If the Weehaw life is a roller-coaster, that means we have unexpected, stomach-in-throat drops into deep valleys. Some of the valleys are deeper than others, and sometimes it seems like we are never going to go uphill again. The phrase “lonesome valley” comes to mind.
I’m in one of those valleys right now, the lonesome kind. It’s the loneliness that gets to me, the knowledge that while others may share parts of this crazy ride with me, they get whisked away to another route while I continue on through the dry and dusty path. I feel as if I must resign myself to set up camp here and live the rest of my life as the crazy lady waaaaaay on the outskirts of town, the one no one talks to but everyone talks about.

But there’s this funny thing about valleys: They’re often more full of life than the mountains surrounding them. Gravity exists all over the planet. Water is pulled downwards. As the saying goes, “Shit rolls downhill,” and the truth is that bird and animal poo often contains seeds, so the seeds roll with it. These seeds don’t blow out of the valley because the mountains keep the winds at bay. The seeds take root and grow because the soil is good here.

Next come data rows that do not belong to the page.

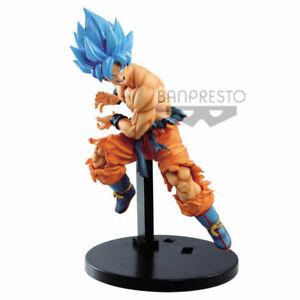 Goku Pelo Azul God Dragon Ball / Banpresto Original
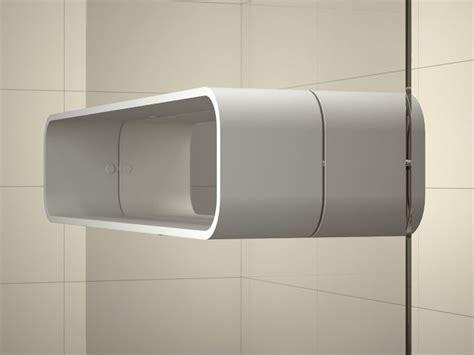 estante ducha m 225 s de 1000 ideas sobre ducha de piedra en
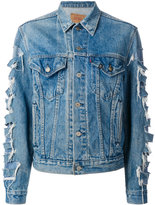 R 13 ripped style denim jacket - women - Cotton - S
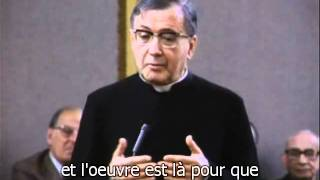 Le futur de l'Opus Dei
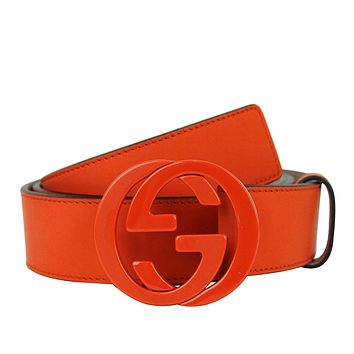 Gucci Men's Orange Leather Interlocking G Buckle Belt 223891 7519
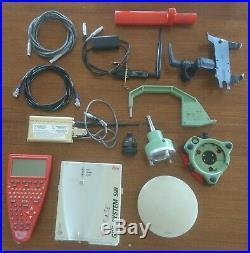 Leica GPS500 Base or Rover + NTRIP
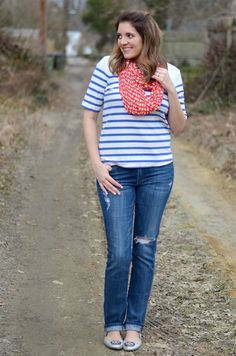 Nautical-Inspired Spring - stripes and polka dots
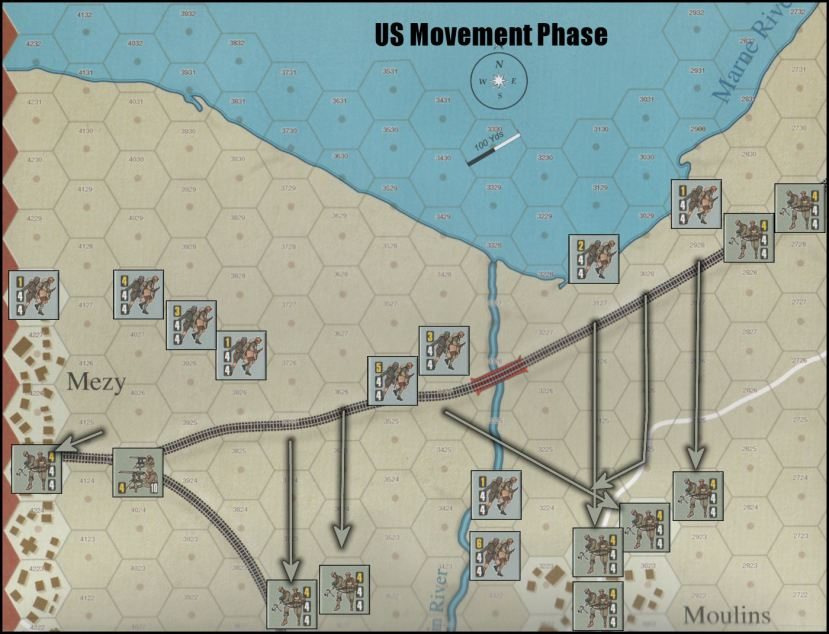 First Blood Second Marne Board Game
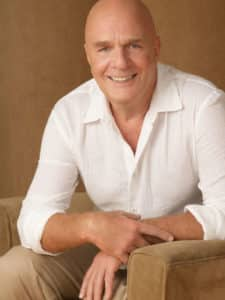 Dr Wayne Dyer, W.Dyer, Motivational Speaker, photo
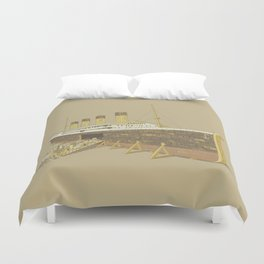 Foretold Tragedy Duvet Cover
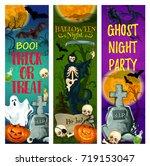 halloween ghost party banner of ... | Shutterstock .eps vector #719153047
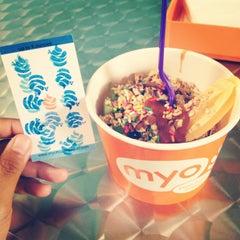 Photo taken at Myo Pure Frozen Yogurt by Ariana C. on 8/23/2012
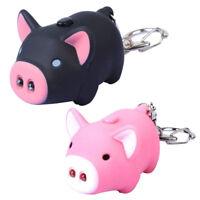 Cute Pig Keyring Keychain LED Light Touching with Sound Car Bag Pendant Cha Q5N1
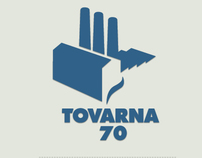 Továrna 70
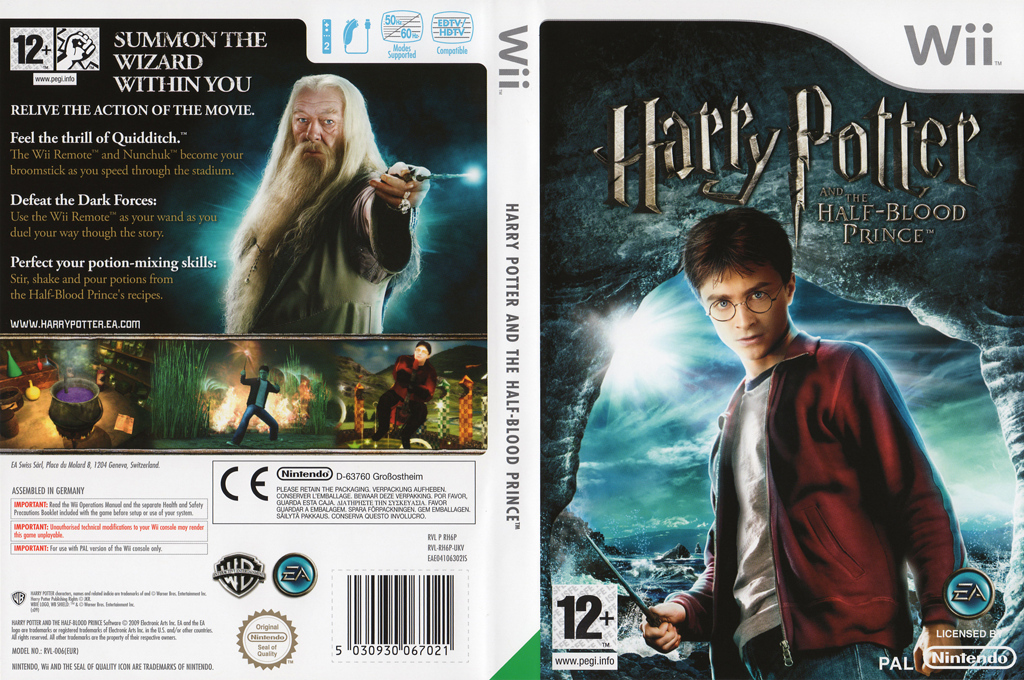 Harry Potter and the Half-Blood Prince Wii coverfullHQ (RH6P69)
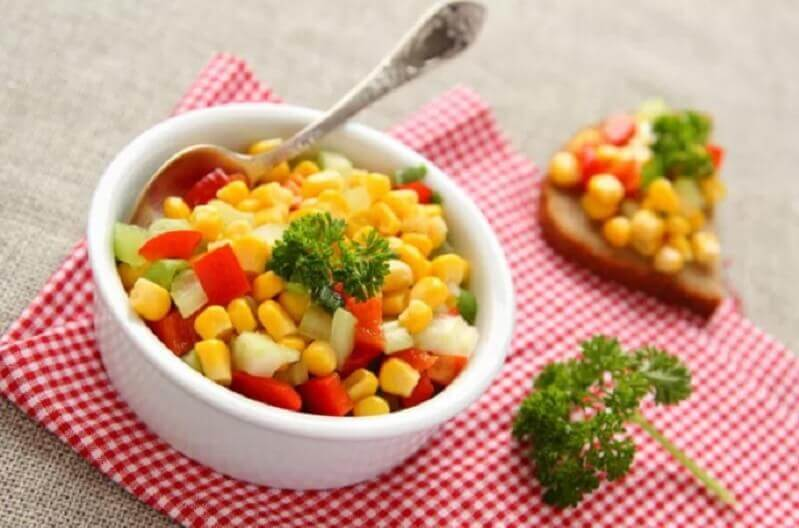 sweetcorn dishes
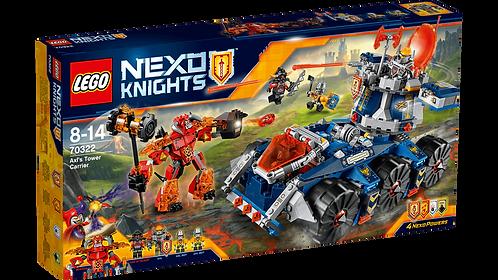 樂高LEGO未來騎士系列 艾克索的塔防戰鬥車 Axl's Tower Carrier 70322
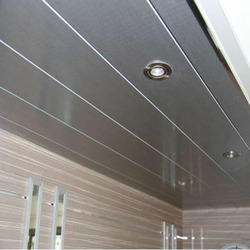 Pvc Ceiling Panel In Ludhiana Punjab Suppliers Dealers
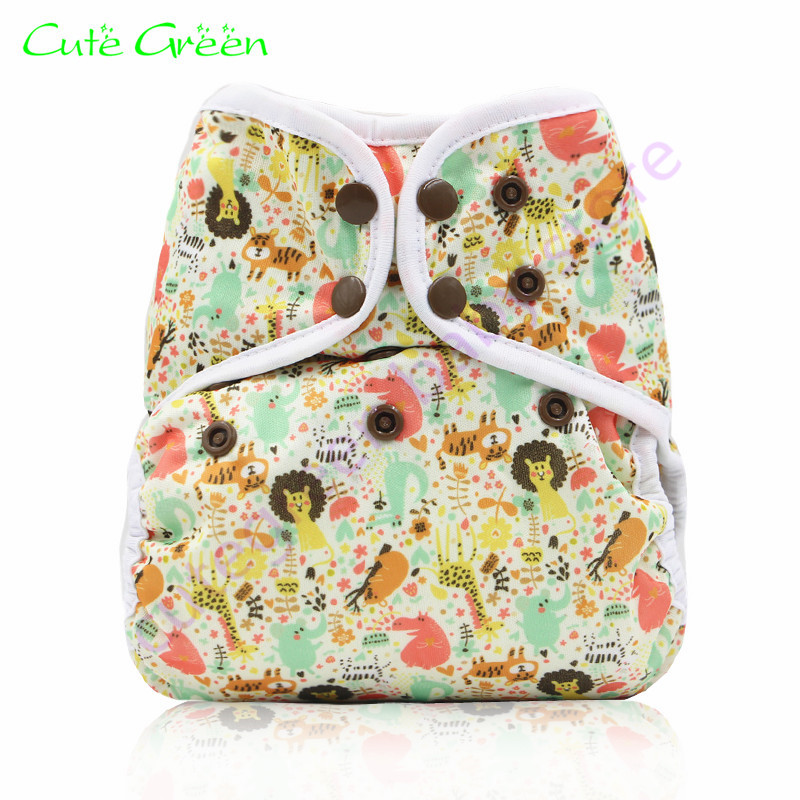 1pc waterproof PUL baby diaper cover;reusable cloth diaper with edge binding and double gussets;washable baby nappies cloth pant ananbaby cloth diaper reusable pocket nappies washable modern cloth nappy pul diaper cover 100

Truth is, I become lonely and sad when I consider the mountain tops I HAVE been on, but moreso the mountains I think I SHOULD be on. Instead, I should take this time to consider the valley. How might I find life here? How might I find growth here? Where might I nourish my soul and perhaps even find rest? After all, the famous 23rd Psalm (you know, the “valley of the Shadow of Death one”) says God comforts us here.
So my fellow Weehaw-ers, let’s pause here in the valley and find some strength here. Goodness knows we’re going to need it. We’ll be going back uphill before we know it. After all, this is the ride of our lives!